Examine the material below. Gather every line in which the string "name" appears.

.....

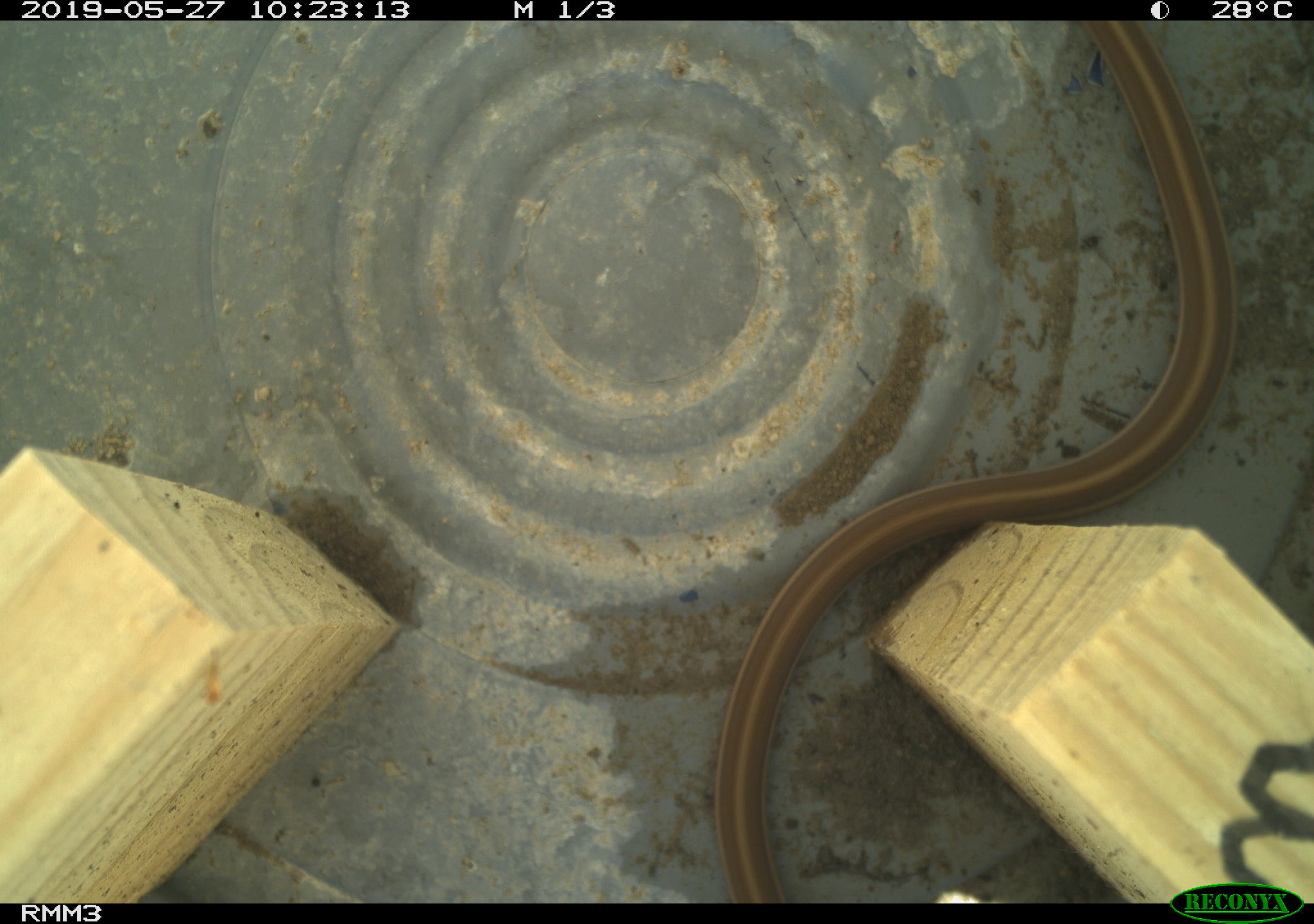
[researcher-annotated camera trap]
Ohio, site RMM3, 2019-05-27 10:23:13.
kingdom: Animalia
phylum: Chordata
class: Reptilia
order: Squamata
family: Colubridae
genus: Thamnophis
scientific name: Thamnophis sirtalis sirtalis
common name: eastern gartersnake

.....

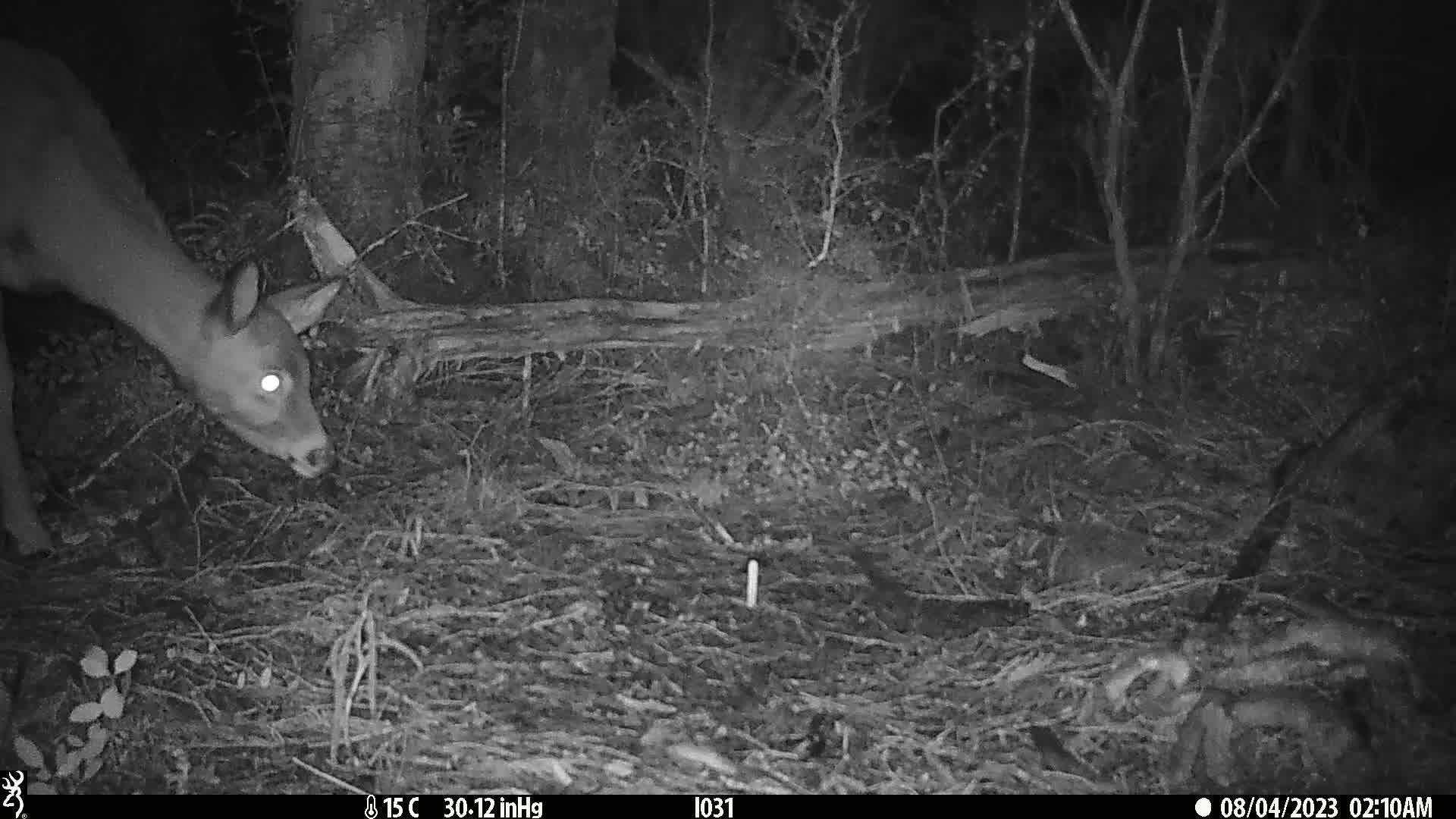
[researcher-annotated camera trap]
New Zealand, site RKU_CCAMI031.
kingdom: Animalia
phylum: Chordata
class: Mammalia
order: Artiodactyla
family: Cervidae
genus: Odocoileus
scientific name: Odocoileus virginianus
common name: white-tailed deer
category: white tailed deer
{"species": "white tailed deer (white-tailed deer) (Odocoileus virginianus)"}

.....

EXERCISE OUTPUT:
scientific name: Thamnophis sirtalis sirtalis
common name: eastern gartersnake
scientific name: Odocoileus virginianus
common name: white-tailed deer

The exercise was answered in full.